# PROBLEM TO WORK ON:
Find "New Zealand, site" in the material below, then write out that line and every line after it exactly, ending with the last one; skip the pictures.
• • • •
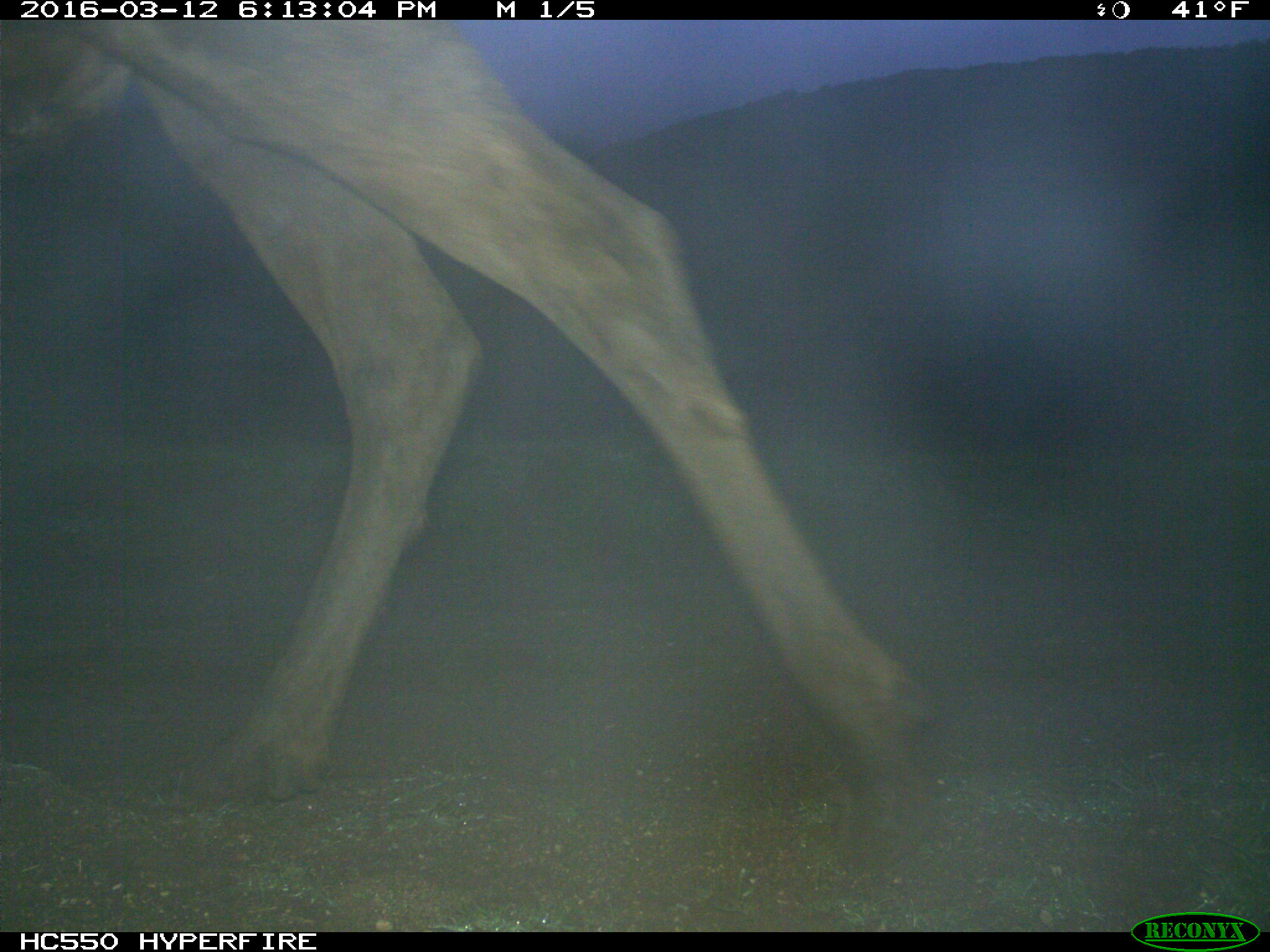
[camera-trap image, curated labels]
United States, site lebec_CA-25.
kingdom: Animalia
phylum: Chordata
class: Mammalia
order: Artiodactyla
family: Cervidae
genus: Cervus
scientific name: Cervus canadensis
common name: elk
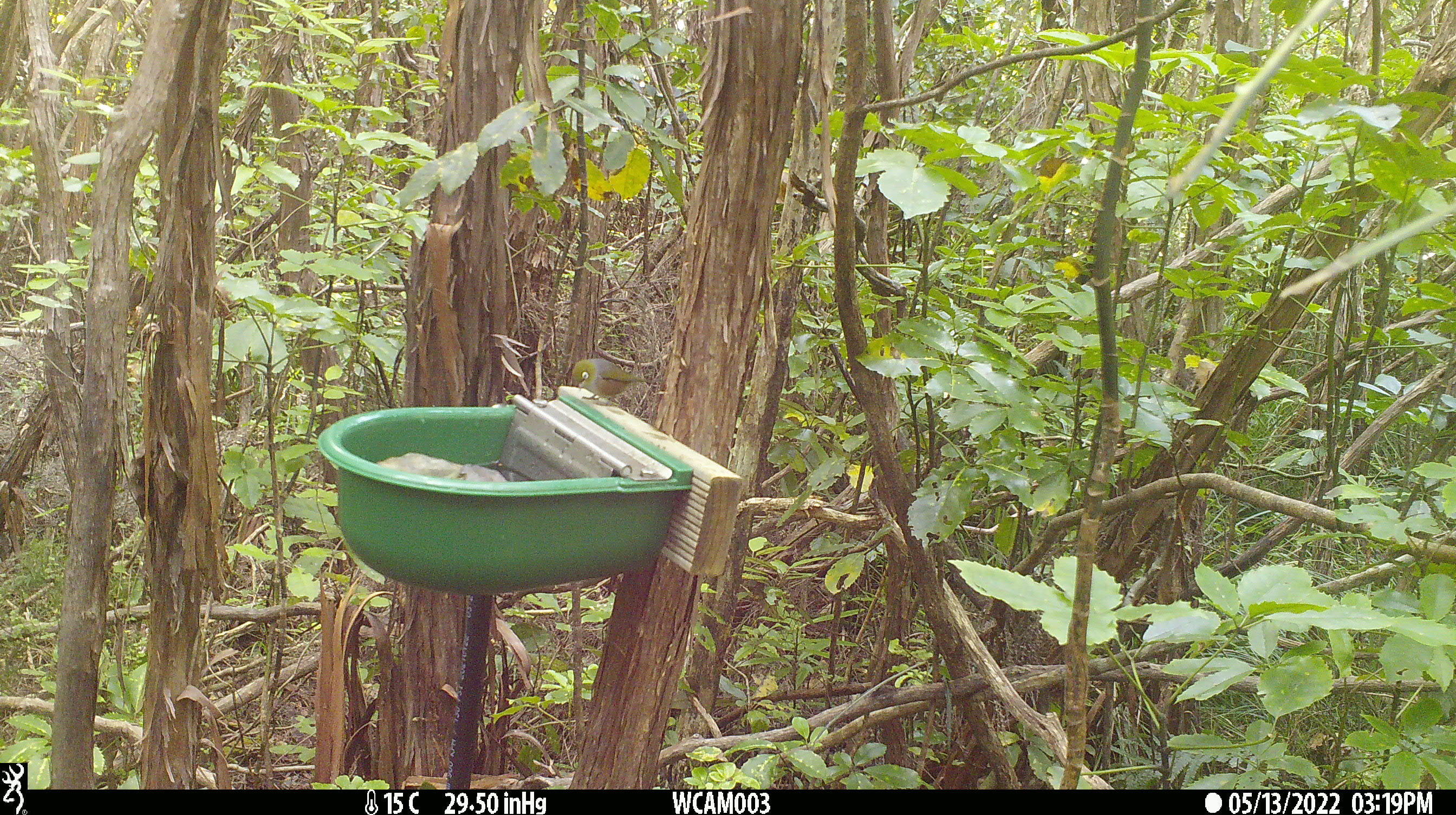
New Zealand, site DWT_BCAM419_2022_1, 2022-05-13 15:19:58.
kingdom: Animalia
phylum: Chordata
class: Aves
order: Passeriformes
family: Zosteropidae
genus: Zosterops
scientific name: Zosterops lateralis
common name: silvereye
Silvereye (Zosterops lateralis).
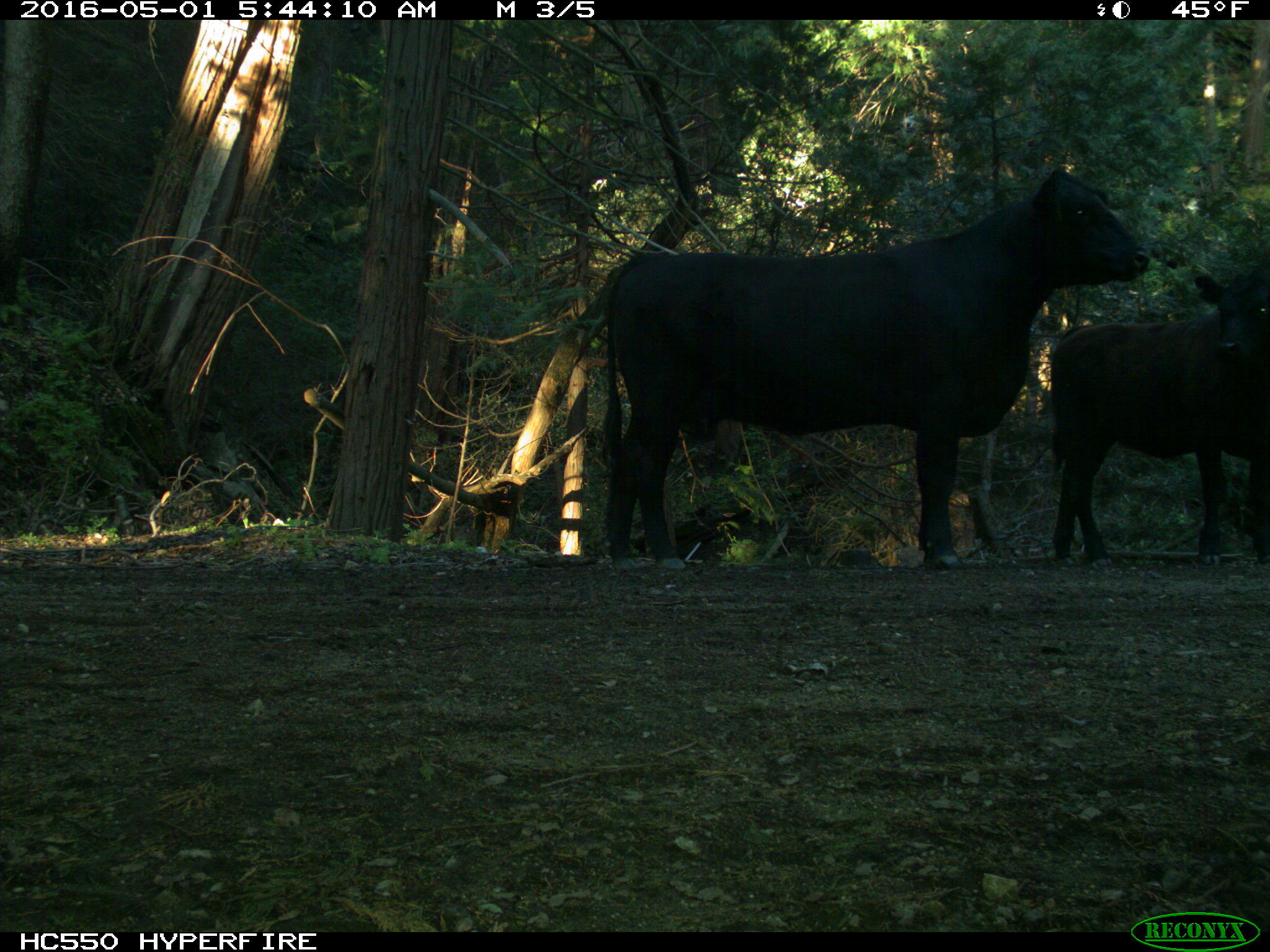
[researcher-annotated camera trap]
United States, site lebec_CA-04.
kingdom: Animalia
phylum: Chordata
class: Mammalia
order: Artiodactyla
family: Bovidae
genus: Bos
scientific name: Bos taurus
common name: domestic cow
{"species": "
• • • •
# TASK RESULT:
New Zealand, site DWT_BCAM419_2022_1, 2022-05-13 15:19:58.
kingdom: Animalia
phylum: Chordata
class: Aves
order: Passeriformes
family: Zosteropidae
genus: Zosterops
scientific name: Zosterops lateralis
common name: silvereye
Silvereye (Zosterops lateralis).
[researcher-annotated camera trap]
United States, site lebec_CA-04.
kingdom: Animalia
phylum: Chordata
class: Mammalia
order: Artiodactyla
family: Bovidae
genus: Bos
scientific name: Bos taurus
common name: domestic cow
{"species": "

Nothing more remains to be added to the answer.